** Texto extraído **

>>>

Reparações, justiça econômica e erradicação da pobreza — o legado de Dr. Martin Luther King Jr.

Dia 15 de Dezembro é celebrado o Dia de Martin Luther King Jr, feriado nacional estadunidense em homenagem a Martin Luther King Jr. O feriado foi oficializado em 1983, sendo celebrado na terceira segunda-feira do mês de janeiro, data próxima ao aniversário de Dr. King. Embora o legado do Rev. King seja amplamente relacionado à sua luta pelos direitos civis e suas

Por Marry Ferreira / Imagem: AP / Jack Thornell

Dia 15 de Dezembro é celebrado o Dia de Martin Luther King Jr, feriado nacional estadunidense em homenagem a Martin Luther King Jr. O feriado foi oficializado em 1983, sendo celebrado na terceira segunda-feira do mês de janeiro, data próxima ao aniversário de Dr. King. Embora o legado do Rev. King seja amplamente relacionado à sua luta pelos direitos civis e suas frases sobre a importância do amor ecoarem nas redes sociais, sua luta foi marcada por discussões sobre privilégio branco, brutalidade policial, reparações, erradicação da pobreza e justiça econômica.

Essa descentralização do debate de Dr. King sobre redistribuição da riqueza ocorre, em grande parte, porque essa narrativa não se encaixa em um discurso meritocrático, desigual e imperialista da sociedade em que fazemos parte. A história dos direitos civis tem grandes marcos, como o boicote aos ônibus de Montgomery, o Civil Rights Act de 1964 e o Voting Rights Act de 1965, que envolveram atuações de Dr. King e diversos outres líderes negres estadunidenses que ecoam até os dias de hoje.

<<<

(Registros de perguntas baseadas em cenas)
>>>

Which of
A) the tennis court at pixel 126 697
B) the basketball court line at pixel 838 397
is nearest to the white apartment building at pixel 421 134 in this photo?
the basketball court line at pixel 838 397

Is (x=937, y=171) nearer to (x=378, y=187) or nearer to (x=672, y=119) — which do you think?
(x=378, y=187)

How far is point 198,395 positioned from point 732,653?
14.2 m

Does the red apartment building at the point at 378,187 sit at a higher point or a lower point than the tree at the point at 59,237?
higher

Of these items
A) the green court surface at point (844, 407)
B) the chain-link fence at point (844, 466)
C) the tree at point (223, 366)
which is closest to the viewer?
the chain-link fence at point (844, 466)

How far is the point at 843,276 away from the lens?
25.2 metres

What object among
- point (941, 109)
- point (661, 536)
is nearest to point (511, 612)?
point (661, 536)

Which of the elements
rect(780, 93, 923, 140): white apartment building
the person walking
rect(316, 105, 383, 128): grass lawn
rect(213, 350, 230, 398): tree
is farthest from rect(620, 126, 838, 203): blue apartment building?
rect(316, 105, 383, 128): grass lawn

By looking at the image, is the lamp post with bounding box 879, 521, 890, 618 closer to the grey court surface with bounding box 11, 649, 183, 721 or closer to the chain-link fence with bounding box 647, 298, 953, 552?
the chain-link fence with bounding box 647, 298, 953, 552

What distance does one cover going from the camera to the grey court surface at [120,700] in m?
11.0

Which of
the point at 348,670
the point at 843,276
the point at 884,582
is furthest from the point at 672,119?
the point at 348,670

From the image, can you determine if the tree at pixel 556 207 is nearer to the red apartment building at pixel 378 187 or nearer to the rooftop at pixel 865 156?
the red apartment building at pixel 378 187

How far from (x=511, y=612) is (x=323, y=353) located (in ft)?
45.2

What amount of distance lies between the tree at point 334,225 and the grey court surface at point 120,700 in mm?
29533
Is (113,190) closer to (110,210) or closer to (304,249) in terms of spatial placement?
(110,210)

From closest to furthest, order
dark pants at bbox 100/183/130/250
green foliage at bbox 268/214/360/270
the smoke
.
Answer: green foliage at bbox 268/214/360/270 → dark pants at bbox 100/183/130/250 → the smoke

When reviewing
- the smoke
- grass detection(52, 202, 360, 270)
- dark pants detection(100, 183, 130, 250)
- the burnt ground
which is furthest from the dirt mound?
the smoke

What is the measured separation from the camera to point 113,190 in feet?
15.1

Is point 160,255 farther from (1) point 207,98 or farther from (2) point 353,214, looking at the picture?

<<<

** Trabalho solicitado **
1. Repita sem alterações o trecho do texto sobre o legado de Martin Luther King Jr., de "Por Marry Ferreira" a "e justiça econômica.".
2. Reproduza sem nenhuma alteração as linhas das entradas que vão da linha com "How far is the" até o fim das entradas, incluindo as duas pontas.

** Respostas **
1.
Por Marry Ferreira / Imagem: AP / Jack Thornell

Dia 15 de Dezembro é celebrado o Dia de Martin Luther King Jr, feriado nacional estadunidense em homenagem a Martin Luther King Jr. O feriado foi oficializado em 1983, sendo celebrado na terceira segunda-feira do mês de janeiro, data próxima ao aniversário de Dr. King. Embora o legado do Rev. King seja amplamente relacionado à sua luta pelos direitos civis e suas frases sobre a importância do amor ecoarem nas redes sociais, sua luta foi marcada por discussões sobre privilégio branco, brutalidade policial, reparações, erradicação da pobreza e justiça econômica.

2.
How far is the point at 843,276 away from the lens?
25.2 metres

What object among
- point (941, 109)
- point (661, 536)
is nearest to point (511, 612)?
point (661, 536)

Which of the elements
rect(780, 93, 923, 140): white apartment building
the person walking
rect(316, 105, 383, 128): grass lawn
rect(213, 350, 230, 398): tree
is farthest from rect(620, 126, 838, 203): blue apartment building?
rect(316, 105, 383, 128): grass lawn

By looking at the image, is the lamp post with bounding box 879, 521, 890, 618 closer to the grey court surface with bounding box 11, 649, 183, 721 or closer to the chain-link fence with bounding box 647, 298, 953, 552?
the chain-link fence with bounding box 647, 298, 953, 552

What distance does one cover going from the camera to the grey court surface at [120,700] in m?
11.0

Which of
the point at 348,670
the point at 843,276
the point at 884,582
is furthest from the point at 672,119?
the point at 348,670

From the image, can you determine if the tree at pixel 556 207 is nearer to the red apartment building at pixel 378 187 or nearer to the rooftop at pixel 865 156?
the red apartment building at pixel 378 187

How far from (x=511, y=612) is (x=323, y=353) located (in ft)?
45.2

What amount of distance lies between the tree at point 334,225 and the grey court surface at point 120,700 in mm?
29533
Is (113,190) closer to (110,210) or closer to (304,249) in terms of spatial placement?
(110,210)

From closest to furthest, order
dark pants at bbox 100/183/130/250
green foliage at bbox 268/214/360/270
the smoke
.
Answer: green foliage at bbox 268/214/360/270 → dark pants at bbox 100/183/130/250 → the smoke

When reviewing
- the smoke
- grass detection(52, 202, 360, 270)
- dark pants detection(100, 183, 130, 250)
- the burnt ground
which is furthest from the dirt mound?
the smoke

What is the measured separation from the camera to point 113,190 in feet?
15.1

Is point 160,255 farther from (1) point 207,98 or farther from (2) point 353,214, looking at the picture?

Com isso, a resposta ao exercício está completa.